Classification of human cancers into more homogenous clinical groups such as stages and grades significantly improved the treatment of patients by standardizing patient care. Molecular classification of cancers further improved patient care by enabling the development of treatments tailored to the abnormalities present in each patient's cancer cells. Currently, decision-making for HCC treatment in the clinical setting is mainly based on clinical data, which is best reflected in BCLC staging and its associated treatment algorithm.2 However, this staging method offers little or almost no information about biological characteristics of HCC that would be very critical for tailored treatment in the future. Importantly, risk score may provide clues on biological characteristics of tumors (i.e., activation of CTNNB1) as well as prognostic characteristics. Thus, it would provide an opportunity for developing rationalized clinical trials based on the molecular characteristics of tumors that are supplemental to current staging systems. Because our data showed that a small number of genes (65 genes) is sufficient to identify patient with a poor prognosis (Supporting Fig. 1), it will open up the possibility that simpler and easily accessible technology in clinics like quantitative reverse transcription polymerase chain reaction can replace complicated microarray technologies to develop easy-to-use prognostic models with small samples from biopsies.
Our current stratification strategy is limited by its assumption that there are two major prognostic HCC subgroups. Although this assumption is largely supported by the results of previous studies,10, 12, 13, 15, 16, 18 we cannot rule out the possibility that there are more than two prognostic groups of HCC patients, given the genetic heterogeneity of the disease. However, because our method generates continuous risk scores, it is easy to adjust cutoff criteria to restratify HCC patients according to the degree of genetic heterogeneity. Future studies should clarify this result.
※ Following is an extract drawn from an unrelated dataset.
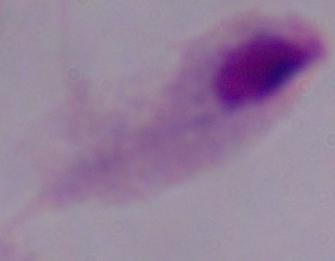

{
  "identification": "trichomonad",
  "magnification": "1000x",
  "modality": "photomicrograph"
}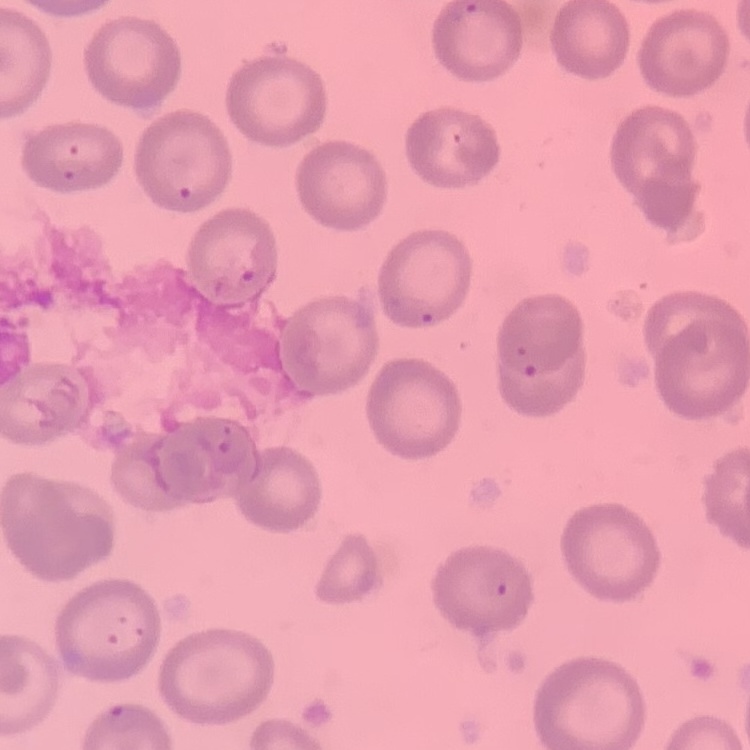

In conclusion, the use of a risk score as defined by an expression pattern of 65 genes can identify HCC patients with poorer prognosis in a reliable and reproducible manner across independent patient cohorts. However, due to the heterogeneity in both ethnic backgrounds and potential differences in patient care in different hospitals, conclusions of the current study should be validated in a larger, independent cohort. Moreover, at present it is unclear whether the risk score offers information about the potential benefits of adjuvant therapies after surgical resection. Thus, prospective validation using tissues from patients having received adjuvant therapies is necessary in future studies with proper incorporation of analyses to correlate it with underlying liver diseases, identify patterns of recurrence, and determine the impact of subsequent therapies.